> (to be pedantic "Excel" doesn't make mistakes, people trusting its defaults do)
So what is your point? An expert that mastered excel don't have to check that excel calculated things correctly, he just need to check that he gave excel the right inputs and formulas. That is not true for LLM, you do have to check that it actually did what you asked regardless how good you are at prompting.
The only thing I trust an LLM to do correctly are translations, they are very reliable at that, other than that I always verify.
"Just" check that every cell in the million row xlxs file is correct.
See the issue here?
Excel has no proper built-in validation or test suite, not sure about 3rd party ones.
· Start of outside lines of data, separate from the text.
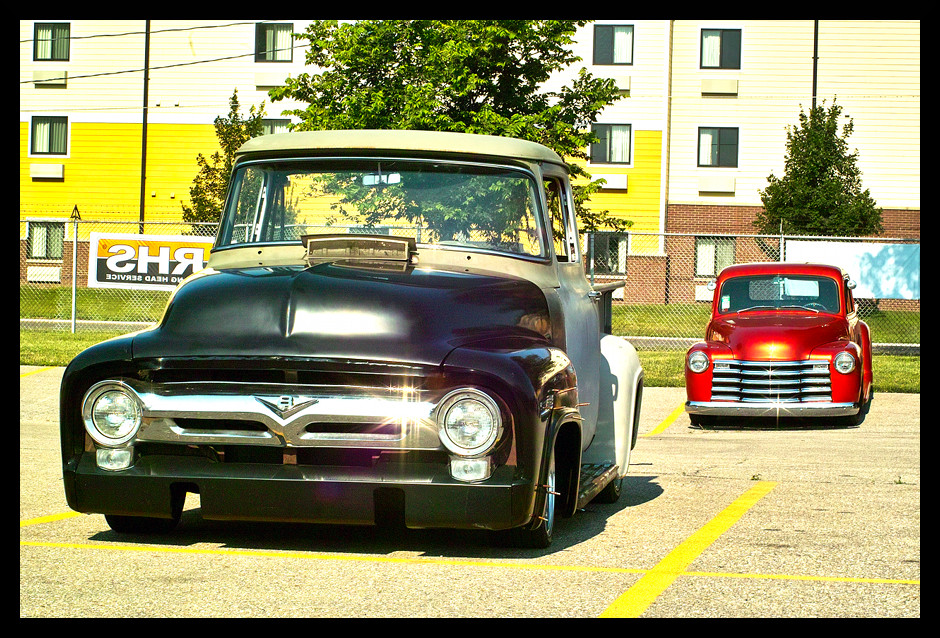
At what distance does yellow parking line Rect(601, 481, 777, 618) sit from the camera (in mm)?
4773

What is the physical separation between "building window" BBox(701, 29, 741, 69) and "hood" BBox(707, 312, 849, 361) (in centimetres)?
2806

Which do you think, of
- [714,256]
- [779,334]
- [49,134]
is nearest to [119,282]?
[779,334]

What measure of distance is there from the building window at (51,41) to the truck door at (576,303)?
38525 mm

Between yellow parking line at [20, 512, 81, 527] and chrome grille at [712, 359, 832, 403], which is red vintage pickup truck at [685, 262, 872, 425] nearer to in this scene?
chrome grille at [712, 359, 832, 403]

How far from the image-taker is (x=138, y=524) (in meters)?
6.04

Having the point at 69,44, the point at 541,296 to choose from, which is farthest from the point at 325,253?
the point at 69,44

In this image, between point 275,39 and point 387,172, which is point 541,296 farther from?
point 275,39

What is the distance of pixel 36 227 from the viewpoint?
38969 millimetres

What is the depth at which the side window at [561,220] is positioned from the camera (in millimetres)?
7009

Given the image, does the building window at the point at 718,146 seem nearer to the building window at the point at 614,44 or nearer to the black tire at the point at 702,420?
the building window at the point at 614,44

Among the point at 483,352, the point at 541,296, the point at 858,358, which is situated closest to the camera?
the point at 483,352

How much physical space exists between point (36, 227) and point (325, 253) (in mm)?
35444

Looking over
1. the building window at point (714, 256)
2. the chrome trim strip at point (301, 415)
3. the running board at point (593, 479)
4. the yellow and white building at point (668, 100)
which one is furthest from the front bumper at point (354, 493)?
the yellow and white building at point (668, 100)

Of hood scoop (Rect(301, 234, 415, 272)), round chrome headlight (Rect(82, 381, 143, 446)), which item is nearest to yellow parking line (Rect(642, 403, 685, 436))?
hood scoop (Rect(301, 234, 415, 272))
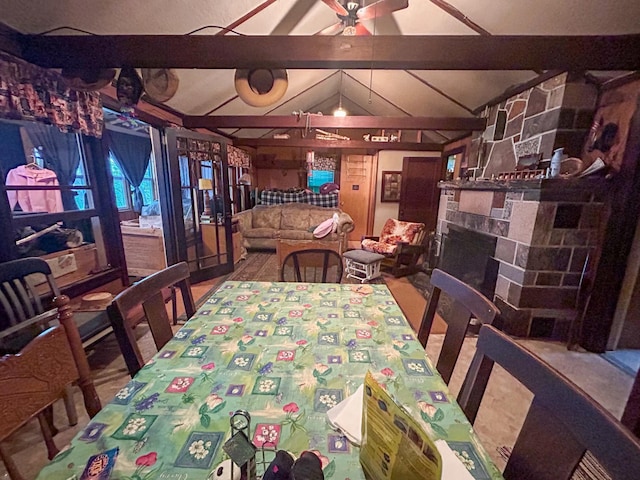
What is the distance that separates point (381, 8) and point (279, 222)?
4.19 meters

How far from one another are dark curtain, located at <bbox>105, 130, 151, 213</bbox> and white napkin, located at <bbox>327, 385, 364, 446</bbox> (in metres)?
6.06

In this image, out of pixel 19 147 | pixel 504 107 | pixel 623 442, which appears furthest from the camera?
pixel 504 107

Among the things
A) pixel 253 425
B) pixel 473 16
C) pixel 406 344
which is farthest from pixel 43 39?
pixel 473 16

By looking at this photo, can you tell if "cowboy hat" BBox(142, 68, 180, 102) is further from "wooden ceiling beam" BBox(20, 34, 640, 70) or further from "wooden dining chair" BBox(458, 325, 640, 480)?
"wooden dining chair" BBox(458, 325, 640, 480)

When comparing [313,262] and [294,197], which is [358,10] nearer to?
[313,262]

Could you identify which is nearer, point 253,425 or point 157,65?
point 253,425

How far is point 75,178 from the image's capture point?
243 cm

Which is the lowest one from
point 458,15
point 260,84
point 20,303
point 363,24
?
point 20,303

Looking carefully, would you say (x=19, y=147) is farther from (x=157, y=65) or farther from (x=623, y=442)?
(x=623, y=442)

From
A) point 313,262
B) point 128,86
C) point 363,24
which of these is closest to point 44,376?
point 313,262

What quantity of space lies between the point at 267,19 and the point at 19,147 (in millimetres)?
2916

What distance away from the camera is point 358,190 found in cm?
663

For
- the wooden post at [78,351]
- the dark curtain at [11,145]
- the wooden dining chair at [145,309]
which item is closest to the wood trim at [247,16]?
the wooden dining chair at [145,309]

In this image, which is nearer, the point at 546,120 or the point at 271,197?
the point at 546,120
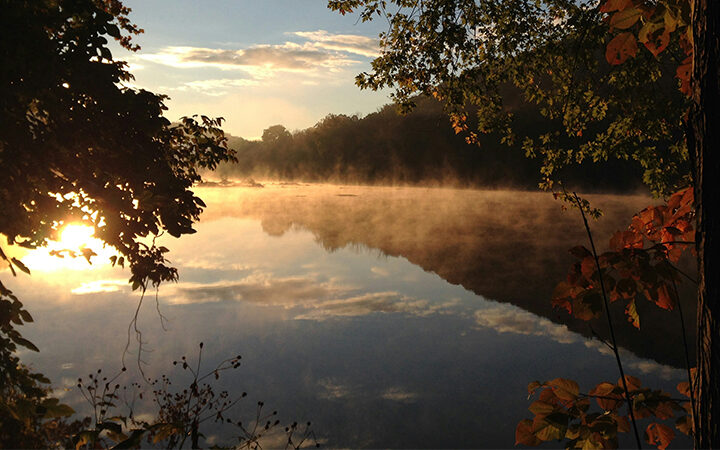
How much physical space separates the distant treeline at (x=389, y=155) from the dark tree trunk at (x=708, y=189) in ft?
447

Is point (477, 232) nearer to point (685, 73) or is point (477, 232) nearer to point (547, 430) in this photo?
point (685, 73)

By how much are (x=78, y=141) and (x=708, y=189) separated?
305 inches

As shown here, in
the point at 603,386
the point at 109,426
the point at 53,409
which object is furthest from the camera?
the point at 53,409

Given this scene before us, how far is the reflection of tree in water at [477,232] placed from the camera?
28750 millimetres

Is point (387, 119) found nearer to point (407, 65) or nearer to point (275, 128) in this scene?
point (275, 128)

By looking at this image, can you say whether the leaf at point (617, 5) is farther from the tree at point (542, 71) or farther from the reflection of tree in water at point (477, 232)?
the reflection of tree in water at point (477, 232)

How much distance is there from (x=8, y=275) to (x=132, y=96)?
37391 mm

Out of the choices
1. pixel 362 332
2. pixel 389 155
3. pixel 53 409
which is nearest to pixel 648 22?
pixel 53 409

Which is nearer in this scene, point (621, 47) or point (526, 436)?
point (526, 436)

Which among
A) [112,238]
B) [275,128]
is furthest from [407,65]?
[275,128]

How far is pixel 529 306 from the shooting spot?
3034cm

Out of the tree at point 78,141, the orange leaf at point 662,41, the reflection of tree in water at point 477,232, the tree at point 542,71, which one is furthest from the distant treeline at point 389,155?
the orange leaf at point 662,41

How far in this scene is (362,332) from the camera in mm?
25844

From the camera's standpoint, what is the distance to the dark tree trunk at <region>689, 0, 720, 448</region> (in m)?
1.98
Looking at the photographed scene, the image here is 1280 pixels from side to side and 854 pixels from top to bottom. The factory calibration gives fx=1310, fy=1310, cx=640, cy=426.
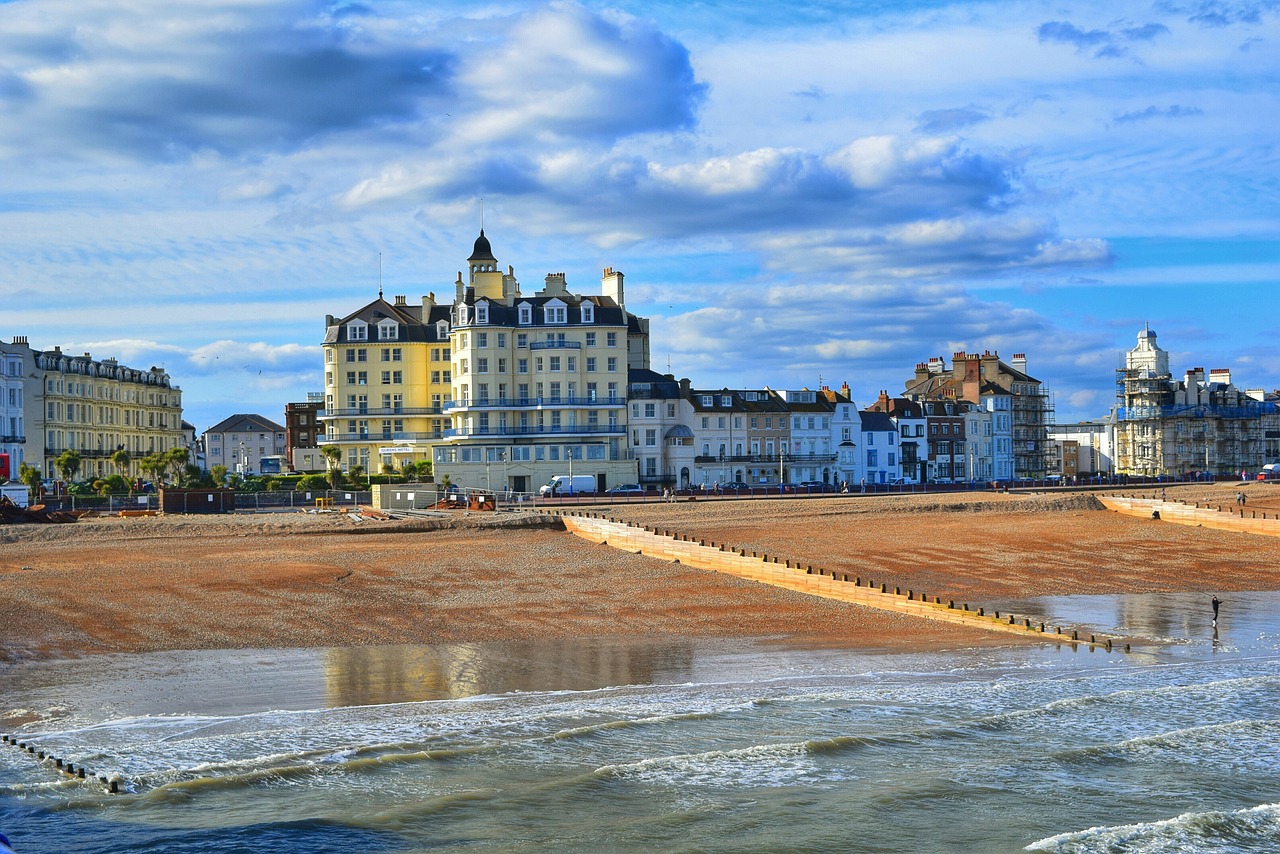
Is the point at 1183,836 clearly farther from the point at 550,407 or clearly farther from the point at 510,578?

The last time I checked some years back there was like one that didn't do much.
All it takes is one person accidentally or unknowingly entering static data on top of a few formulas in the middle and nobody will catch it. Or Excel "helps" by changing the SEPT1 gene to "September 1. 2025"[0] - this case got so bad they had to RENAME the gene to make Excel behave. "Just" doing it properly didn't work at scale.
The point I'm trying to get at here that neither tool is perfect and requires validation afterwards. With agentic coding we can verify the results, we have the tools for it - and the agent can run them automatically.
In this case Excel is even worse because one human error can escalate massively as there is no simple way to verify the output, Excel has no unit test equivalents or validators.
[0] https://www.progress.org.uk/human-genes-renamed-as-microsoft...
You are describing a garbage in, garbage out problem. However, LLMs introduce a new type of issue, the “valid data in, garbage out” problem. The existence of the former doesn’t make the latter less of an issue.
“Just” checking a million rows is trivial depending on the types of checks you’re running. In any case, you would never want a check which yields false positives and false negatives, since that defeats the entire purpose of the check.